Adopted a methodology akin to the Double Diamond approach, encompassing:

  1. Discovery
  2. Analysis
  3. Ideation
  4. UI Prototyping and Detailing
  5. Design Review

1. Discovery

  1. Analysed user feedback. Found only a few messages mentioning the described problems. Without any details.
  2. Talked with customer support to grasp the specifics and frequency of user confusion.
  3. Requested data from an analyst. It confirmed that the issues were frequent and that there were a lot of related customer support requests.
  4. Collaborated with the product manager to formed hypotheses.

2. Analysis

  • I analysed the issues and needs of both parents and students.
  • Made and prioritised a list of job stories.

3. Ideation

  • Researched competitors and services with effective onboarding.
  • Drawed numerous wireframes, exploring potential solutions.

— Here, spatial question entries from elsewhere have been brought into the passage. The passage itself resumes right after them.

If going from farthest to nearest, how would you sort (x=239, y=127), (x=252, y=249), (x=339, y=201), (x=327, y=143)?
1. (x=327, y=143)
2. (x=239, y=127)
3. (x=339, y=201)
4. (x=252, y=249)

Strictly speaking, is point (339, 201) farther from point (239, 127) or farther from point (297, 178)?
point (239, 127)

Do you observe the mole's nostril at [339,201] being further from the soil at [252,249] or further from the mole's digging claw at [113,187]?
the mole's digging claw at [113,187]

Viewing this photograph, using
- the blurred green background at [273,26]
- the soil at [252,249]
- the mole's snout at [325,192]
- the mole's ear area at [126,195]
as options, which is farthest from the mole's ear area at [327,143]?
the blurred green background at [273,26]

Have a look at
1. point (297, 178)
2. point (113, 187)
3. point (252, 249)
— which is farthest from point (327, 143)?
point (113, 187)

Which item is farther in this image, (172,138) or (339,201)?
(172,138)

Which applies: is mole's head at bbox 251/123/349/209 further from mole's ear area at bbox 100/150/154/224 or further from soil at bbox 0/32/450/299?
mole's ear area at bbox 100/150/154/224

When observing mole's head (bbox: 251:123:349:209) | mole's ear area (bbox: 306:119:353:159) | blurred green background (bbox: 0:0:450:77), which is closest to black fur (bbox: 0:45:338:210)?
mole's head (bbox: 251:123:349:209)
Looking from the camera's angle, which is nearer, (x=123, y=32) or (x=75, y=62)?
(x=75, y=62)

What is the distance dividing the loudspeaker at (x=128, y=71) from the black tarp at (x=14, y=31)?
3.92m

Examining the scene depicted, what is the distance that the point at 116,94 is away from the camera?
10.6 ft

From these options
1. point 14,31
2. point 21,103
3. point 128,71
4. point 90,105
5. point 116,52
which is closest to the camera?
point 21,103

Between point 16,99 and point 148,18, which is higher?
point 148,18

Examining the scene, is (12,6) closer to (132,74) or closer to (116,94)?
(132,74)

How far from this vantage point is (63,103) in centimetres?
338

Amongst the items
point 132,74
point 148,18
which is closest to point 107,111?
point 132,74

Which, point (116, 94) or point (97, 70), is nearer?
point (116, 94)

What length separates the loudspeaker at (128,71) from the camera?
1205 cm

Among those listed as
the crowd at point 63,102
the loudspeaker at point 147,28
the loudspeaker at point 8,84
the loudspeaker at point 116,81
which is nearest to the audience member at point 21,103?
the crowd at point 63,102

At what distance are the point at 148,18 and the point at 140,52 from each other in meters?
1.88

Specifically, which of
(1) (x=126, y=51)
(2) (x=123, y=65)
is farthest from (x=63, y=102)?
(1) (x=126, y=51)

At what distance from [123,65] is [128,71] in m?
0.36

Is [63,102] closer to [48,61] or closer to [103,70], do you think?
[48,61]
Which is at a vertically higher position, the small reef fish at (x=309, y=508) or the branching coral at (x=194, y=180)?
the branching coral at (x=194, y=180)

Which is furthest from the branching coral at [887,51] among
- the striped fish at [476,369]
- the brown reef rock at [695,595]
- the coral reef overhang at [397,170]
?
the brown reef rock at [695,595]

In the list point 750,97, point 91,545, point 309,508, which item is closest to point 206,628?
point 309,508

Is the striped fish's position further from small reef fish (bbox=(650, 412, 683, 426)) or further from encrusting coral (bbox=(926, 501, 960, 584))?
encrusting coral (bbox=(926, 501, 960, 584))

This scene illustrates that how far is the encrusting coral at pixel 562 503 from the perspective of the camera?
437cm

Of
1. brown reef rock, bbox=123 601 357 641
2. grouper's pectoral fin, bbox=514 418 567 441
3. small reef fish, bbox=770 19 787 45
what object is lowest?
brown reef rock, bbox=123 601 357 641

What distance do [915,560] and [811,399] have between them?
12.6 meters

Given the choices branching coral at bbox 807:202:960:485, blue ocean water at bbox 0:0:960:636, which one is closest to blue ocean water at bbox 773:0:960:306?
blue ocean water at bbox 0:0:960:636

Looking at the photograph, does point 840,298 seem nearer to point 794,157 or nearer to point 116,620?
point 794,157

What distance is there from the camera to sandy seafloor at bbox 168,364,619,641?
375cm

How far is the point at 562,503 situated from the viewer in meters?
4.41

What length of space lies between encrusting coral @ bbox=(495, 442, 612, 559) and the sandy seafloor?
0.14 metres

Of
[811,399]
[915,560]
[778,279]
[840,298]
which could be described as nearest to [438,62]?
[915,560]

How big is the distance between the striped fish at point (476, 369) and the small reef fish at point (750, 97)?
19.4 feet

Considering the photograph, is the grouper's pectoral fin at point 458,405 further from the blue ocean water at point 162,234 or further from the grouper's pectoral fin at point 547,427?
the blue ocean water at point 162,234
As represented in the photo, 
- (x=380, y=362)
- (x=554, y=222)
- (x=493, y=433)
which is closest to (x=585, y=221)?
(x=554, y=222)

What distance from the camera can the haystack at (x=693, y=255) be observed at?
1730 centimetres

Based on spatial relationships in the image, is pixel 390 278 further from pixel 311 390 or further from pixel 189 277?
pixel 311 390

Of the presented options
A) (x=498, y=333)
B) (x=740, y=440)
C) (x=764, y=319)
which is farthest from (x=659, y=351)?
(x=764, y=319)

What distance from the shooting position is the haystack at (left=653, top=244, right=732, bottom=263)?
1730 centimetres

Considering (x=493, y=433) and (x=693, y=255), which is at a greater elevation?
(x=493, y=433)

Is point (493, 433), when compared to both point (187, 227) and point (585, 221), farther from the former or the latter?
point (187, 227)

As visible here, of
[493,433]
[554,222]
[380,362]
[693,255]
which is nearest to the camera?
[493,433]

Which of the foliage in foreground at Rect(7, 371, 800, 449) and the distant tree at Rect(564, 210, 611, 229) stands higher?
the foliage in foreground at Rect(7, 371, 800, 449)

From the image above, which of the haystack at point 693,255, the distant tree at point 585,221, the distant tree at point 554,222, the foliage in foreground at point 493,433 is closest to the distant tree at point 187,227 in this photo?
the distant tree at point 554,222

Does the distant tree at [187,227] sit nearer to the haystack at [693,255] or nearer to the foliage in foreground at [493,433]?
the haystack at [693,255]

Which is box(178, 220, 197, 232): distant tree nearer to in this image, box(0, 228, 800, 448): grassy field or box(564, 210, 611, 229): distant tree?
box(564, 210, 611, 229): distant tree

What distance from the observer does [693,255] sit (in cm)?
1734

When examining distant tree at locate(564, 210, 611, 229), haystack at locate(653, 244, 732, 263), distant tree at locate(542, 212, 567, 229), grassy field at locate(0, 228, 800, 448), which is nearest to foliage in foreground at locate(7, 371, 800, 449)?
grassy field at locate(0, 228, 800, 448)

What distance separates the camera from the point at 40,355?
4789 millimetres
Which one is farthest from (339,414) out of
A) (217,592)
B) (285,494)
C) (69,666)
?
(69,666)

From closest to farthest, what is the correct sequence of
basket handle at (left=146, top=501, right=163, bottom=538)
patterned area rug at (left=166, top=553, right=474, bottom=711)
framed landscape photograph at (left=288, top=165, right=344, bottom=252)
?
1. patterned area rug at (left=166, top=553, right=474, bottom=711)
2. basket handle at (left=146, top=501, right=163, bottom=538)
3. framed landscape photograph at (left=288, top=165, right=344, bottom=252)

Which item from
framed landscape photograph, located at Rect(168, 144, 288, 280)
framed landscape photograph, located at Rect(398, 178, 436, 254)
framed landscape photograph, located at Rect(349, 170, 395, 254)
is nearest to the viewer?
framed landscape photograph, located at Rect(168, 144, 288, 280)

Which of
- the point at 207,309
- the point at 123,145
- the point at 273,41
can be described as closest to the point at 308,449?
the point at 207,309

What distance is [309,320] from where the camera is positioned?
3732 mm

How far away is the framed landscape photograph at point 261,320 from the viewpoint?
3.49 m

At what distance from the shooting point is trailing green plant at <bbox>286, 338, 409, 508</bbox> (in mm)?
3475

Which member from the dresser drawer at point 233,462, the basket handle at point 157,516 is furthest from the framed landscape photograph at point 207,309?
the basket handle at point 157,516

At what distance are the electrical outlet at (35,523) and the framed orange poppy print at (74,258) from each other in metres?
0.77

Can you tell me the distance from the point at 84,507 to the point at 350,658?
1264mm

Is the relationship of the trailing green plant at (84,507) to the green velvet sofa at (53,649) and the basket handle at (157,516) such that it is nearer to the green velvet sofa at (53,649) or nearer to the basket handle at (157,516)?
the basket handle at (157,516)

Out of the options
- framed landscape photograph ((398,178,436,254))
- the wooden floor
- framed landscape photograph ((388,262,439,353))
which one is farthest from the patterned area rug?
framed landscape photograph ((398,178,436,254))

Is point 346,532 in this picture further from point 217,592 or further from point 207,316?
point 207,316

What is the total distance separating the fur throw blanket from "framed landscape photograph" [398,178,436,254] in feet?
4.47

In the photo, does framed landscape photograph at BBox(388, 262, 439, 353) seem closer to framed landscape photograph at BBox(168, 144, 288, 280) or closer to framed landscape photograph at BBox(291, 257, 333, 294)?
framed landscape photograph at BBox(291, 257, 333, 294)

4. UI prototyping and finalization

  • Designed a user flow for a future interactions. Including all potential states.
  • Chose a direction for the design and step-by-step detailed wireframes into the final UI.
  • Wrote UI copy in collaboration with the UX writer.
  • Synced the vision with developers, UX writer and product manager during the design process.
  • Documented a design solution.

5. Design review

Ensured the test server changes aligned with the design solution in collaboration with the QA engineer.

Solution

As a result, these are the solutions I came up with:

  • Simple and phased onboarding. Previously, all elements were located on one page.
  • Hid features that are rarely used, such as "Settings".
  • Quick switch between parents' and students' accounts without the need for credentials.
  • An indication that a user is currently in the parent's account.
  • A dedicated block for sharing student login and password.

Extra

We decided to update the visual design to make the product competitive in appearance. And to make it more friendly and easier to understand.

Results

  • Customer support tickets: 52%16% within the first month.
  • NPS: +48+58 within the first 3 months.
  • Average number of sessions per parent: increased by 7% within 3 months.
    The goal was too ambitious.

Reflection and learnings

  • We concluded that the level of parental involvement in the child’s learning process largely depends not only on the simplicity of the interface, but also on some other factors.
  • Solving many problems at once was a mistake. We must try to break tasks into smaller iterations. Because this time the problems affected most of the service, and too much time was spent on design and development.
  • Despite limited team resources, it’s still preferable to validate solutions on actual users. Even if through unmoderated usability testing.